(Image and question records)
----

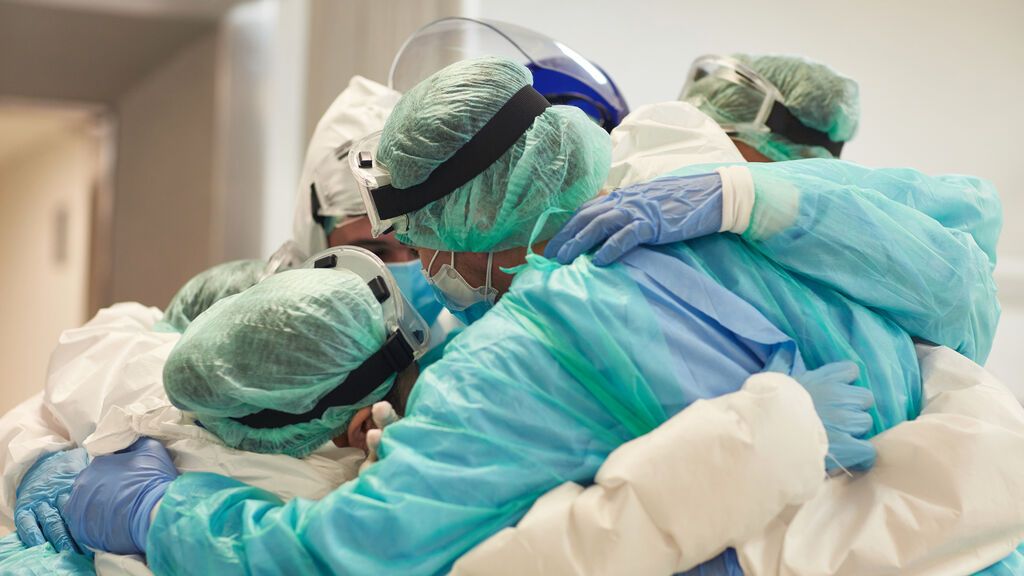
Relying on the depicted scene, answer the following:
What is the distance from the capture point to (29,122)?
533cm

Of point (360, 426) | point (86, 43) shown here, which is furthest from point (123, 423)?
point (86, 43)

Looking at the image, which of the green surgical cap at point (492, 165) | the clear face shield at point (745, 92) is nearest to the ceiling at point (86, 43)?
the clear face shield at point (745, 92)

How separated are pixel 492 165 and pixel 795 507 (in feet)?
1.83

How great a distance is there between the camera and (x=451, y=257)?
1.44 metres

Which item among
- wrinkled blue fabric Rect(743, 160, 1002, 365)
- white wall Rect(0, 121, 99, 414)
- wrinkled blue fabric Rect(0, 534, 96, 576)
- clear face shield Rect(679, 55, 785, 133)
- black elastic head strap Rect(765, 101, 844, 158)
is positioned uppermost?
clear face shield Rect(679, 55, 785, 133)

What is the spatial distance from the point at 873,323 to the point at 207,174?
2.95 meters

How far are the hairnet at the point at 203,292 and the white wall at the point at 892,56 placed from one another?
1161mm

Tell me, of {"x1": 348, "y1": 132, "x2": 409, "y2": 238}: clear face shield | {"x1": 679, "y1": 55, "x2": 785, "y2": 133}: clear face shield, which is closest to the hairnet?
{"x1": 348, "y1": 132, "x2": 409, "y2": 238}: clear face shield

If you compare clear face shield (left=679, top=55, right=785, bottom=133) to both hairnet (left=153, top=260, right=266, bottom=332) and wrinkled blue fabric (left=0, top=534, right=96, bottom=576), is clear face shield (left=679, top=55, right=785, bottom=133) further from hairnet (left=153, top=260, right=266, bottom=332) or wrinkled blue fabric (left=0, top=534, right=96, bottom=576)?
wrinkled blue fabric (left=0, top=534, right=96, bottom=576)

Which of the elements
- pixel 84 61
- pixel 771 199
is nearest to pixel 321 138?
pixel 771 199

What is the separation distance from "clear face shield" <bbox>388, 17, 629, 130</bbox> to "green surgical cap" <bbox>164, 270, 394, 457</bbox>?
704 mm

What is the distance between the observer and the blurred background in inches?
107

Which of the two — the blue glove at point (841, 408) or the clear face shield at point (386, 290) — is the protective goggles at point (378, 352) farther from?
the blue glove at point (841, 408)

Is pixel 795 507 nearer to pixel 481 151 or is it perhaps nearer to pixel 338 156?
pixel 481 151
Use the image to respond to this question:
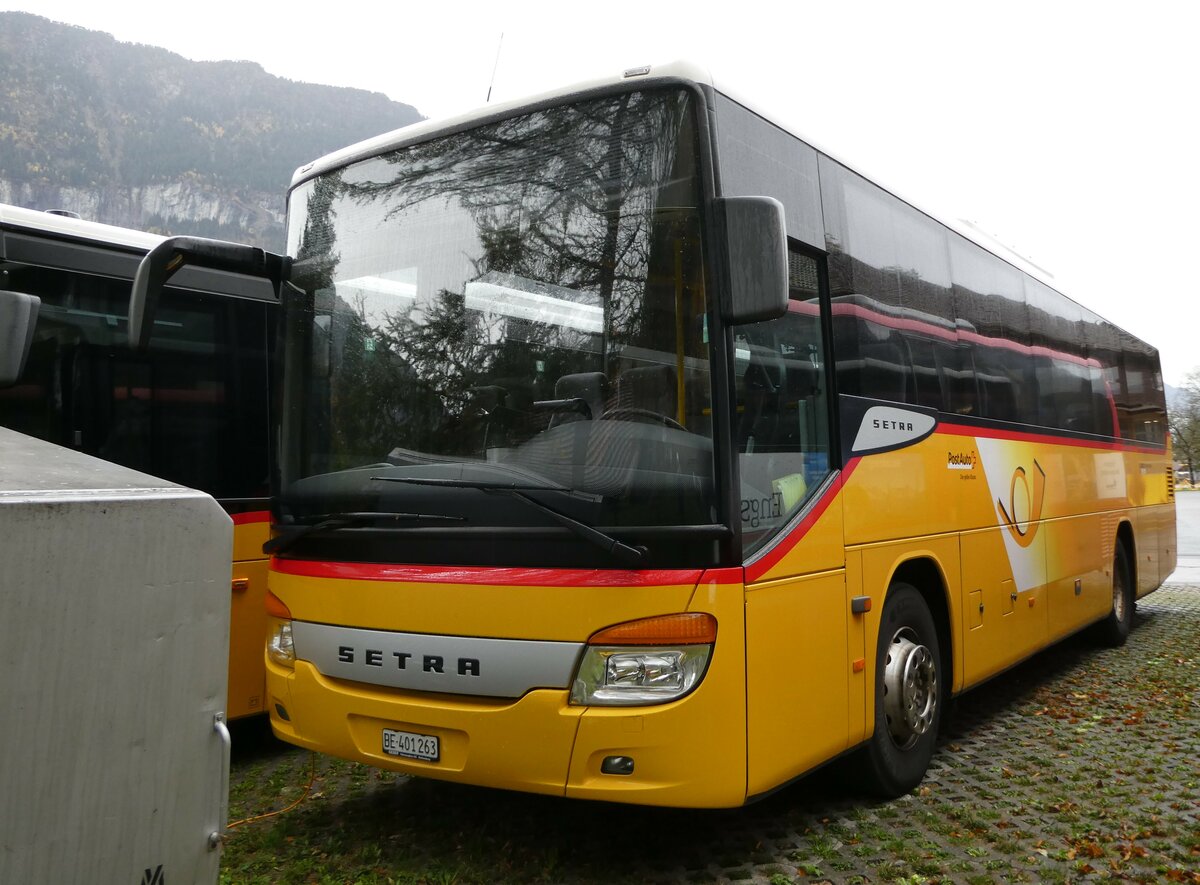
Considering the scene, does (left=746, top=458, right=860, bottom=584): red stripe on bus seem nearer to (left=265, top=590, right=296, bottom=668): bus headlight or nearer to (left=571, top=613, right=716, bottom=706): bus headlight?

----

Instructions to follow ::
Repeat the listing above exactly, with no pictures.

Correct answer ::
Relying on the depicted scene, answer the following:
What is the distance from the capture point to (29,122)?
533cm

Of point (360, 426) | point (86, 43) shown here, which is furthest from point (123, 423)?
point (86, 43)

Looking at the image, which of the green surgical cap at point (492, 165) | the clear face shield at point (745, 92) is nearest to the ceiling at point (86, 43)?
the clear face shield at point (745, 92)

How separated are pixel 492 165 and pixel 795 507 (in feet)?
1.83

How great a distance is there between the camera and (x=451, y=257)?
1.44 metres

Which item among
- wrinkled blue fabric Rect(743, 160, 1002, 365)
- white wall Rect(0, 121, 99, 414)
- wrinkled blue fabric Rect(0, 534, 96, 576)
- clear face shield Rect(679, 55, 785, 133)
- black elastic head strap Rect(765, 101, 844, 158)
is positioned uppermost?
clear face shield Rect(679, 55, 785, 133)

What is the spatial distance from the point at 873,323 to the point at 207,174?
2.95 meters

How far are the hairnet at the point at 203,292 and the white wall at the point at 892,56 placed from one another?
1161mm

Tell me, of {"x1": 348, "y1": 132, "x2": 409, "y2": 238}: clear face shield | {"x1": 679, "y1": 55, "x2": 785, "y2": 133}: clear face shield, which is closest to the hairnet?
{"x1": 348, "y1": 132, "x2": 409, "y2": 238}: clear face shield

If you compare clear face shield (left=679, top=55, right=785, bottom=133) to both hairnet (left=153, top=260, right=266, bottom=332) and wrinkled blue fabric (left=0, top=534, right=96, bottom=576), is clear face shield (left=679, top=55, right=785, bottom=133) further from hairnet (left=153, top=260, right=266, bottom=332) or wrinkled blue fabric (left=0, top=534, right=96, bottom=576)?
wrinkled blue fabric (left=0, top=534, right=96, bottom=576)

Which of the elements
- pixel 84 61
- pixel 771 199
is nearest to pixel 321 138?
pixel 771 199

What is the separation distance from "clear face shield" <bbox>388, 17, 629, 130</bbox> to "green surgical cap" <bbox>164, 270, 394, 457</bbox>?
704 mm

What is the distance between the observer and the blurred background in inches?
107

Which of the two — the blue glove at point (841, 408) or the clear face shield at point (386, 290) — is the protective goggles at point (378, 352) farther from?
the blue glove at point (841, 408)

Is pixel 795 507 nearer to pixel 481 151 or is it perhaps nearer to pixel 338 156?
pixel 481 151
Use the image to respond to this question:
Considering the scene, does (left=746, top=458, right=860, bottom=584): red stripe on bus seem nearer to (left=265, top=590, right=296, bottom=668): bus headlight or nearer to (left=571, top=613, right=716, bottom=706): bus headlight?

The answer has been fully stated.